Сколько бы ни было в доме народу, тебе рады, ты свой, внизу у камина соберутся к новому чаю дорогие люди, и потекут беседы о новостях и надеждах… А завтра ты уединишься наверху в кабинете Рослина и, допустим, напишешь рассказ или продолжишь сценарий и… Нигде, никогда так славно не писалось, клянусь, не болталось, не елось, не пилось, не мечталось и, допустим, даже не голодалось так, как в доме Рослиных. В горячем доме посреди холодной зимы.
У поэтессы ничего не печатали, она писала здесь много, а когда читала всем, кто ввалился и поселился на день, на два, горели глаза, мы были восхищены стихами, и ей было тоже чудесно. Кинорежиссер писал сценарий за сценарием, их нигде не брали, а он писал новый. Потом читал его нам и убеждался, что пишет все лучше и – что еще? И что все будет хорошо.
Когда я приехал переделывать в третий раз одну статью, в запасе у меня были полдня завтрашней среды (мой выходной день) и два мясных набора по 90 коп. каждый. Внизу Мара Агатова доделывала очередную заявку на «Мосфильм», а я в кабинете расположился переночевать, обдумать и переписать.
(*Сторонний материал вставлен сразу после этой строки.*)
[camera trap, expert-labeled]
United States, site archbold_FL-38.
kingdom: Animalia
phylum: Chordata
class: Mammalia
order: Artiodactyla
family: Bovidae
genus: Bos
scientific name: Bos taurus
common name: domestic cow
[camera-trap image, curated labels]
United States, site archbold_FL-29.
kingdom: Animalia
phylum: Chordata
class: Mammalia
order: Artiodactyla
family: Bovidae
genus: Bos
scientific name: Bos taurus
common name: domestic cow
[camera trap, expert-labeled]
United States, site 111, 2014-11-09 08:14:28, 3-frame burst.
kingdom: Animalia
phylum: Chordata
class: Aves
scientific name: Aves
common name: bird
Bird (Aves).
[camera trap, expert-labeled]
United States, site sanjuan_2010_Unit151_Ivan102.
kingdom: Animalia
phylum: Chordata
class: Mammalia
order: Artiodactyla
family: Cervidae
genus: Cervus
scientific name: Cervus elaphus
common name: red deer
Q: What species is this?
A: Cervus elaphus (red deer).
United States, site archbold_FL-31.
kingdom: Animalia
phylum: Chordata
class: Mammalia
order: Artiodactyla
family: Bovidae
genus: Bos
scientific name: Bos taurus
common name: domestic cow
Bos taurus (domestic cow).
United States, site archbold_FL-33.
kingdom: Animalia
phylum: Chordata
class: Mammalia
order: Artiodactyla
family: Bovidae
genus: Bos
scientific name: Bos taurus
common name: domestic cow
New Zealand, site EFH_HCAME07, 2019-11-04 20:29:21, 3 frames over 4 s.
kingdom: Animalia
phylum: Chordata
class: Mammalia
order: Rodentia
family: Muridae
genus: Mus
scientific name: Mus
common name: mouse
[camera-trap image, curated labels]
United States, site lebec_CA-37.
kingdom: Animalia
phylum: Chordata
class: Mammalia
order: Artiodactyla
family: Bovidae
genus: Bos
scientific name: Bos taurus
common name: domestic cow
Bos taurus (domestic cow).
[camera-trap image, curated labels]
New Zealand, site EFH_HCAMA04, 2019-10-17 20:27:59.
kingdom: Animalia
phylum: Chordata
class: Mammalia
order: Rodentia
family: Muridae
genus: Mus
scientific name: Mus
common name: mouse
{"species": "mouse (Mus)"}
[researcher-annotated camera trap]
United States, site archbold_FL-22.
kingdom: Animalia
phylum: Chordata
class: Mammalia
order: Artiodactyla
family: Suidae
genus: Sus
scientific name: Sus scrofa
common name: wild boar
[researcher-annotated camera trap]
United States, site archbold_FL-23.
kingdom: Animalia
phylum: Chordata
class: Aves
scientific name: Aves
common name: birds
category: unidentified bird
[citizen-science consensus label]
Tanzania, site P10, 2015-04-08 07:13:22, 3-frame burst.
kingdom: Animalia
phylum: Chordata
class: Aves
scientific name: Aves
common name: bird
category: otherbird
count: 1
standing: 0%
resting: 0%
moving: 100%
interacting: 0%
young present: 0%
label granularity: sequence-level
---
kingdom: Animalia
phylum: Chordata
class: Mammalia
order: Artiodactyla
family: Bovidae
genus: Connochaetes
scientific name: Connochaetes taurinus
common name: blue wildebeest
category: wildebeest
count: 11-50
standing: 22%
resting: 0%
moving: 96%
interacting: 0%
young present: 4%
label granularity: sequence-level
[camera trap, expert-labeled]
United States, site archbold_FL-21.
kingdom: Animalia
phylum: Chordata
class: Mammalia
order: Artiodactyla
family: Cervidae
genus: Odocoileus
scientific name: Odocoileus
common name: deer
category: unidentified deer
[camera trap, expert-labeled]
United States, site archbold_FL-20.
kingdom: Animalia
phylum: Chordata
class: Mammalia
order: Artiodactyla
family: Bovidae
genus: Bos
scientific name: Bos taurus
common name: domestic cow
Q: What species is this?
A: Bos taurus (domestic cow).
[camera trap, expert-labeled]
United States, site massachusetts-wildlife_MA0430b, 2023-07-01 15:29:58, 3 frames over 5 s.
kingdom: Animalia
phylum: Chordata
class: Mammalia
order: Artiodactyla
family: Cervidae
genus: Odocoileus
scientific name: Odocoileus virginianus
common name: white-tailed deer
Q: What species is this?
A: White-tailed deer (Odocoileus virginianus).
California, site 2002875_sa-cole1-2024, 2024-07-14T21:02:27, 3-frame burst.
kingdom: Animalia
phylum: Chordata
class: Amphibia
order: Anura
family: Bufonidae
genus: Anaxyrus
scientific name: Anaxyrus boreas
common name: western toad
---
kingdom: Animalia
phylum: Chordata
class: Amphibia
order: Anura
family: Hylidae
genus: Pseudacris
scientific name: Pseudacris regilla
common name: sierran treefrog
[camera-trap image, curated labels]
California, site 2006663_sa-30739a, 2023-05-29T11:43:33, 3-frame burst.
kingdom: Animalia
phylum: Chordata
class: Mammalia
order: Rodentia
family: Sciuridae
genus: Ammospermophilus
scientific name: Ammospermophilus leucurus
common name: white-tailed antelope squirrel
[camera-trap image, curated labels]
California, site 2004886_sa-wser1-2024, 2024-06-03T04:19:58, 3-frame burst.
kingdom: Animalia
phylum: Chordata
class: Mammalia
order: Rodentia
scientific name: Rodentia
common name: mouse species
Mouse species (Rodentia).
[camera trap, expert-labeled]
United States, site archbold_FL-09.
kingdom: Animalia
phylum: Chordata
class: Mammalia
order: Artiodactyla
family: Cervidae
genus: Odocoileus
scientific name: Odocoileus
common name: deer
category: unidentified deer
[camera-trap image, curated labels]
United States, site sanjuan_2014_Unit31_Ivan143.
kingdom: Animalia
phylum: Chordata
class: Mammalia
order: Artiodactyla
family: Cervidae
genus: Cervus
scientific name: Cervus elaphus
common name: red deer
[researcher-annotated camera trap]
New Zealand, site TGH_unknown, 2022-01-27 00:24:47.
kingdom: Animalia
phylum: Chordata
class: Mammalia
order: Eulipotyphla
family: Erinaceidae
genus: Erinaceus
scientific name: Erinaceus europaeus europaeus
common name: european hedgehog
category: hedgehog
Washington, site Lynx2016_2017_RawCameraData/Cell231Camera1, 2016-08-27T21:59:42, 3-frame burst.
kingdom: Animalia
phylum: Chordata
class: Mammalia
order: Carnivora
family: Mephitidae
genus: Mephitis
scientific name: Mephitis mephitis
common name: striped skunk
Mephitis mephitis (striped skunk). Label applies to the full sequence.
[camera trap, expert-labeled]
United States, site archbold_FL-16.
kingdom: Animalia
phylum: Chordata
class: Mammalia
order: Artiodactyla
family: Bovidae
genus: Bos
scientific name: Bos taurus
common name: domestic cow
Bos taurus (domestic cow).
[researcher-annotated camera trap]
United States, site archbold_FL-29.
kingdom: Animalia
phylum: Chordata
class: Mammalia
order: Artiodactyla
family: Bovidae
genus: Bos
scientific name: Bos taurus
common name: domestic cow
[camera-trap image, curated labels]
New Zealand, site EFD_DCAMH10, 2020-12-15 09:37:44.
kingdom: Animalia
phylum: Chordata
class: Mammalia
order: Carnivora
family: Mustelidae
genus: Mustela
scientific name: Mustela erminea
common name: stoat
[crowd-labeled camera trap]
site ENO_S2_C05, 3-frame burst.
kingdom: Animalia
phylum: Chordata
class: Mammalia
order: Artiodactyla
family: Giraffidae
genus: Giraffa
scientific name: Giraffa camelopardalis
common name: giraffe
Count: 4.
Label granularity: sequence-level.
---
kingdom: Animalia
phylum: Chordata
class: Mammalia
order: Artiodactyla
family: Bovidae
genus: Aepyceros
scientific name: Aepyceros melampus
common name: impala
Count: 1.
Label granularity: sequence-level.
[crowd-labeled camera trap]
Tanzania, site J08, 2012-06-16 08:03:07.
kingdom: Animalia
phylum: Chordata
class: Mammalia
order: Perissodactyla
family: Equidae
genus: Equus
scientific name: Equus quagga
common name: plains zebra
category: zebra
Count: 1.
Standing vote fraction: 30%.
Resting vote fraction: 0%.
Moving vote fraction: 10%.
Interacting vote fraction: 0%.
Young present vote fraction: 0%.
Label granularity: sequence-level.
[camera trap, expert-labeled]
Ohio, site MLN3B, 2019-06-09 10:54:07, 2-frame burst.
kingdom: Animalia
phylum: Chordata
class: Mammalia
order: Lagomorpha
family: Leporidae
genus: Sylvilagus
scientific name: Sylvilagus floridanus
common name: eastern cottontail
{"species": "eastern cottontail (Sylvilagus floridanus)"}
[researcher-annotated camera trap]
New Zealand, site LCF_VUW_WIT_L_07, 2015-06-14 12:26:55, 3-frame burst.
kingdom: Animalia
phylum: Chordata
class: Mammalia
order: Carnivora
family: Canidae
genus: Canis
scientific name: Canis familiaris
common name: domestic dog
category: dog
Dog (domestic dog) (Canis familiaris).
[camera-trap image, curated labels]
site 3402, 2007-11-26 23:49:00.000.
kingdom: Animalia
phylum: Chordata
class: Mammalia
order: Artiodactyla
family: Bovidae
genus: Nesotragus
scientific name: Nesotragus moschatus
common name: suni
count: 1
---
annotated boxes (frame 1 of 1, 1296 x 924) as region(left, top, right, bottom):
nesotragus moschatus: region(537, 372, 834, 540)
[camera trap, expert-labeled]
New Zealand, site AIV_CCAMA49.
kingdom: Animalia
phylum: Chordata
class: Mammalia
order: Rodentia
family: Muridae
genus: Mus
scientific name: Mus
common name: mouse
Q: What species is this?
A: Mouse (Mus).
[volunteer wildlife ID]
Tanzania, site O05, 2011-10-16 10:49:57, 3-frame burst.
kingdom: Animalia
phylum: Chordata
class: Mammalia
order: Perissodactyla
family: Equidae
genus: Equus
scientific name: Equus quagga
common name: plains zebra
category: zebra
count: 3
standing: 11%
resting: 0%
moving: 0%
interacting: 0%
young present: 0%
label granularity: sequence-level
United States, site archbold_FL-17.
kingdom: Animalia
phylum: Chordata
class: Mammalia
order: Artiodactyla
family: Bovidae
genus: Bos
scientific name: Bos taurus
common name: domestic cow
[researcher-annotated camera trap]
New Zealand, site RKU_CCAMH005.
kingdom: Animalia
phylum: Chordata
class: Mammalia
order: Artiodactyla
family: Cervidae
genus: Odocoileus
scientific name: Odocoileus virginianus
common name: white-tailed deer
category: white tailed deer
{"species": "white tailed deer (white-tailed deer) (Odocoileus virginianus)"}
Суповые наборы пришлись кстати не только Мухе, но и жильцам: Мара имела великий талант, но тощий кошелек… Наутро я сел работать, сытый супом и макаронами (этого добра хватало), но в 11 часов прикатили Лариса, Сева, Лия, Виктор и двое новых друзей Рослиных, совершилось чаепитие, поедание привезенного, пополнение запасов, но самое главное, что в доме, а затем на улочках поселка, затем в лесу, затем над обрывом и надо льдом речушки родился, проветрился, отстоялся и был перепечатан шутливый сценарий к 50-летию старшего Рослина… Через пять дней надо было видеть их квартирку в Москве. Сколько было народу, и что это был за народ…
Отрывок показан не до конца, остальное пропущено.